Another problem I noticed was the inefficient and manual way that J3 submitted and tracked proposals. There were two servers, uploading a paper didn’t always get associated with both a year and a meeting, use of an SFTP client was required, and tracking the status of papers was done manually by the J3 chair. I created a new j3-fortran.org web site (the old site was hosted at the University of Colorado) that was database-driven and provided better tools for uploading, downloading and tracking documents, all done within a web browser. I also created a new site for WG5, wg5-fortran.org, which took over from an anonymous FTP server hosted by NAG and that was manually updated. I pay for hosting and maintaining these, as well as the three J3 email lists. The J3 site, in particular, has made the processing of papers much easier and the committee all seems to love it.
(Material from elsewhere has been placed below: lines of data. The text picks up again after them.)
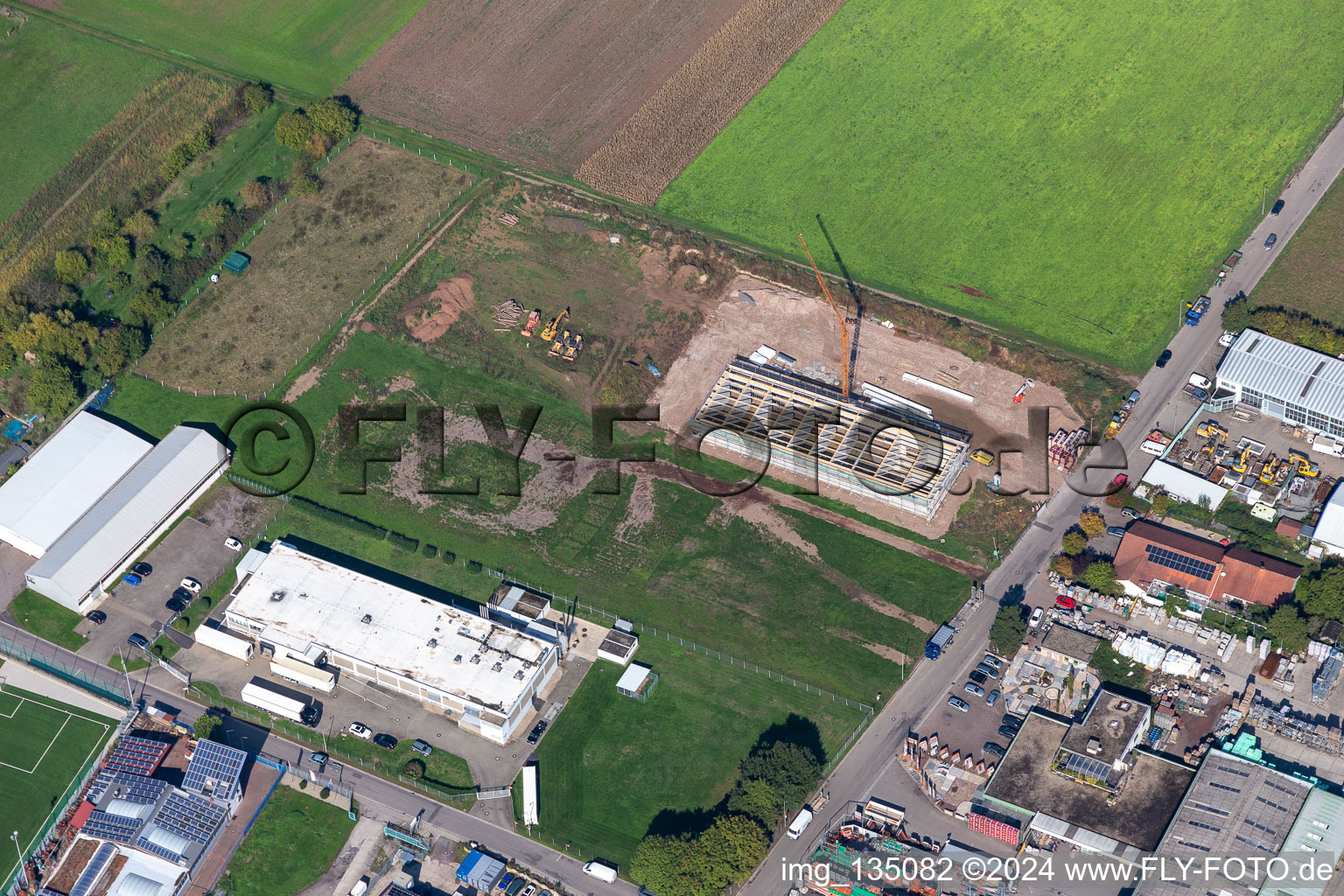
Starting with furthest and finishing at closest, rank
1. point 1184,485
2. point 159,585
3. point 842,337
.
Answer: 1. point 842,337
2. point 1184,485
3. point 159,585

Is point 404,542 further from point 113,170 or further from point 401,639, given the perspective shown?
point 113,170

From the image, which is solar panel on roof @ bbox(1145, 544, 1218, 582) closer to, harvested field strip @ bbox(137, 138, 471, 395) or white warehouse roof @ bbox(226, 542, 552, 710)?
white warehouse roof @ bbox(226, 542, 552, 710)

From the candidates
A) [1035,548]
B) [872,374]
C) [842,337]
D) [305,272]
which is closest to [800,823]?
[1035,548]

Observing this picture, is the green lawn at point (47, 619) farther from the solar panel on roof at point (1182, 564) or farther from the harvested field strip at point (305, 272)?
the solar panel on roof at point (1182, 564)

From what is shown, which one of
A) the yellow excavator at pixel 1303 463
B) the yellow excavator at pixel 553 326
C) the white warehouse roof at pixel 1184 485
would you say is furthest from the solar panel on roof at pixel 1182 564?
the yellow excavator at pixel 553 326

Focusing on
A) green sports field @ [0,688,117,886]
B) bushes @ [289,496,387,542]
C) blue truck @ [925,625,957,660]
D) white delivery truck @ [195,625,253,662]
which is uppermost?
blue truck @ [925,625,957,660]

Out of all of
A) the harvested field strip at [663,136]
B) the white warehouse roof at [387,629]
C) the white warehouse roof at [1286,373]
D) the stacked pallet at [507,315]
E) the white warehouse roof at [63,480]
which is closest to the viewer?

In the last year a number of new members joined the committee, which I am delighted with – it seemed for a while we were shrinking. Better, these new members tended to be younger and were full of enthusiasm for the language. Several of the newer members created a Github Proposals Repository where ideas for the standard could be discussed. I was very much in favor of this and have been active in the discussions there. I expressed the hope that we could use the repository to develop ideas for Fortran 202Y (and beyond) so that when the work on a future revision starts we’d have ideas ready to work from. Ideally, papers would be developed between meetings. That hasn’t happened yet, but it could in the future.
My first three-year term as Convenor is drawing to a close, and I’m happy to serve another term. As it happens, one of the new members I spoke of earlier, Ondřej Čertík, has decided to also run for Convenor. Ondřej and I share many goals for the standard, including increased participation from the community and a faster cadence to revisions. Ondřej feels strongly that further improvements in the way J3 meetings are run are possible and should be pursued – I agree. While developing multiple open-source compilers, (one of Ondřej’s stated goals), is not something the WG5 Convenor can influence, it certainly would be great for the language if that happens. What the Convenor can do, and I have been working on, is making WG5 as a whole more inclusive and to remove obstacles that hurt the process and make contributors feel excluded.
In other news, I have been invited to be the keynote speaker at FortranCon2020, to be held at the University of Zurich, in July. This might need to be held virtually, but I am looking forward to it regardless.
There’s a lot to look forward to in Fortran, and I think the committee as a whole has become more focused and efficient in the past three years. The next three should be even more productive and I hope to be a part of that.